6. The above view has been fortified by the Supreme Court in Vaibhav Goyal & Another Vs. Deputy Commissioner of Income Tax & Another [Civil Appeal No. 49 of 2022, decided on March 20, 2025] (SC). The relevant paragraphs are delineated below:

“8. In view of the declaration of law made by this Court, all the dues including the statutory dues owed to the Central Government, if not a part of the Resolution Plan, shall stand extinguished and no proceedings could be continued in respect of such dues for the period prior to the date on which the adjudicating authority grants its approval under Section 31 of the IB Code. In this case, the income tax dues of the CD for the assessment years 2012-13 and 2013-14 were not part of the approved Resolution Plan. Therefore, in view of sub-section (1) of Section 31, as interpreted by this Court in the above decision, the dues of the first respondent owed by the CD for the assessment years 2012-13 and 2013-14 stand extinguished.

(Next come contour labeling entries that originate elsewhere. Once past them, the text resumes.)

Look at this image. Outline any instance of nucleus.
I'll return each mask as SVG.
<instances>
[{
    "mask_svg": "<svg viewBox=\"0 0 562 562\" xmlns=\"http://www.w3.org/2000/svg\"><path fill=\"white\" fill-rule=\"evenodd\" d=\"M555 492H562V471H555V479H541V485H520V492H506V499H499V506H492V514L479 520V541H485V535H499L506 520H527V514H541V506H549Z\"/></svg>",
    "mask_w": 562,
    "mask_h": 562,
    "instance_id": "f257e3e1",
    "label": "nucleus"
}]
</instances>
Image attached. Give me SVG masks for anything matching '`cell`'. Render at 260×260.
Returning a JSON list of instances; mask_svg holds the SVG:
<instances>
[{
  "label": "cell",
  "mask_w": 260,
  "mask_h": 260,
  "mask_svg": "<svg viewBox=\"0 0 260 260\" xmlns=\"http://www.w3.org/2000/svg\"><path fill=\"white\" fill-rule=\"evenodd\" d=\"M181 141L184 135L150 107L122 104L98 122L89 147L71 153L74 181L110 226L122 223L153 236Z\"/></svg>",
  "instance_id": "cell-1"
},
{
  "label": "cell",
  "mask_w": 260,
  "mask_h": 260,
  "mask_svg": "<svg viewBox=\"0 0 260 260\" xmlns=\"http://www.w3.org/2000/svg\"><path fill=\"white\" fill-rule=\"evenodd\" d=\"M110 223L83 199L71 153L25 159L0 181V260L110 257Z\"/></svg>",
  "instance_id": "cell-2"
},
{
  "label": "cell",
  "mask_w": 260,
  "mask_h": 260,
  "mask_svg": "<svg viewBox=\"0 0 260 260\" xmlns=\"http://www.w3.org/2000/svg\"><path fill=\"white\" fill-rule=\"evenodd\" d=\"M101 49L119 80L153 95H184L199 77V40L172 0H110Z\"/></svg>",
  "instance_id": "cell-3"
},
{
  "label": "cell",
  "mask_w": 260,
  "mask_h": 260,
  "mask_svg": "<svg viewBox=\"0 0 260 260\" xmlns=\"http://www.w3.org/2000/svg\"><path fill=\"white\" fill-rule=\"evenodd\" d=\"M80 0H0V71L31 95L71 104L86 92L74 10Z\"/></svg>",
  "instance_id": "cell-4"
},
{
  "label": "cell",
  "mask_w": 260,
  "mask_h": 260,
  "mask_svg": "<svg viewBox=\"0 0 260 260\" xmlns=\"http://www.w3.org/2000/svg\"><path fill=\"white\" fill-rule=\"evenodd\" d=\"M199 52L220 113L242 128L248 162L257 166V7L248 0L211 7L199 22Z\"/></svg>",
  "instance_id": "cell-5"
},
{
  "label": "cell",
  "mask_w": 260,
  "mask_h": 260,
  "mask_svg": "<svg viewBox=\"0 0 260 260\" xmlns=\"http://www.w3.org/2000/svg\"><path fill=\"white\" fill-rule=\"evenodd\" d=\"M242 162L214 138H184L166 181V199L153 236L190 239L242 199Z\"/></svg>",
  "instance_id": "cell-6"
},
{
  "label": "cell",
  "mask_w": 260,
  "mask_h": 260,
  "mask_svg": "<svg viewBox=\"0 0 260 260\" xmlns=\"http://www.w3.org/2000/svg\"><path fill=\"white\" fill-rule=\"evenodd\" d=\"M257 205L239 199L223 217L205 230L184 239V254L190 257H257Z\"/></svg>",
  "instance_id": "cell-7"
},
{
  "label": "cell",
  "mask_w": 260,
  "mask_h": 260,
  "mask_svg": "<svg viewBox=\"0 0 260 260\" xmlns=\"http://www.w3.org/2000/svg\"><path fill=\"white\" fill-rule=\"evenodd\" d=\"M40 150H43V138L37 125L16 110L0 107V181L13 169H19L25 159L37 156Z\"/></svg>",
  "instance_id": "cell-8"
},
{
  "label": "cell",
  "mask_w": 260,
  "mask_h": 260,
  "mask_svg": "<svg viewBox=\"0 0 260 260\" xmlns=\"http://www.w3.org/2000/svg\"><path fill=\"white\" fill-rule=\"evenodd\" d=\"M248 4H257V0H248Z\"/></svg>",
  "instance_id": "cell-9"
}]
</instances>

12. Once the Resolution Plan is approved by the NCLT, no belated claim can be included therein that was not made earlier. If such demands are taken into consideration, the appellants will not be in a position to recommence the business of the CD on a clean slate. On this aspect, we may note what is held in paragraph 107 of the decision of this Court in the case of Committee of Creditors of Essar Steel India Ltd. [Civil Appeal No. 49 of 2022]. Paragraph 107 reads thus:

“107. For the same reason, the impugned NCLAT judgment [Standard Chartered Bank v. Satish Kumar Gupta, 2019 SCC OnLine NCLAT 388] in holding that claims that may exist apart from those decided on merits by the resolution professional and by the Adjudicating Authority/Appellate Tribunal can now be decided by an appropriate forum in terms of Section 60(6) of the Code, also militates against the rationale of Section 31 of the Code. A successful resolution applicant cannot suddenly be faced with “undecided” claims after the resolution plan submitted by him has been accepted as this would amount to a hydra head popping up which would throw into uncertainty amounts payable by a prospective resolution applicant who would successfully take over the business of the corporate debtor. All claims must be submitted to and decided by the resolution professional so that a prospective resolution applicant knows exactly what has to be paid in order that it may then take over and run the business of the corporate debtor. This the successful resolution applicant does on a fresh slate, as has been pointed out by us hereinabove. For these reasons, NCLAT judgment must also be set aside on this count.”

(emphasis added)

13. The additional demands made by the first respondent in respect of the assessment years 2012-13 and 2013-14 will operate as roadblocks in implementing the approved Resolution Plan, and appellants will not be able to restart the operations of the CD on a clean slate.

14. We, therefore, hold that the demands raised by the first respondent against the CD in respect of assessment years 2012-13 and 2013-14 are invalid and cannot be enforced. We set aside the impugned orders of NCLT and NCLAT and allow the appeal accordingly.”

7. In view of the above law laid down by the Supreme Court, we are of the view that the principle is crystal clear that once Resolution Plan has been approved by the NCLT, all other creditors are barred from raising their claims subsequently, as the same would disrupt the entire resolution process. The Supreme Court has categorically held the same as indicated above.

8. In light of the same, we find no reason to keep this matter pending, and accordingly, the impugned Orders dated December 15, 2022 passed under Sections 28(2)(ii) of the U.P. Vat Act, 2008, Sections 9(4) and 12(3) of U.P. Tax on Entry of Goods Act, 2007, respectively as well as demand notice dated February 8, 2023 passed by respondent No.3 against the petitioner relating to financial year 2012-2013, are quashed.

9. The writ petition is accordingly allowed.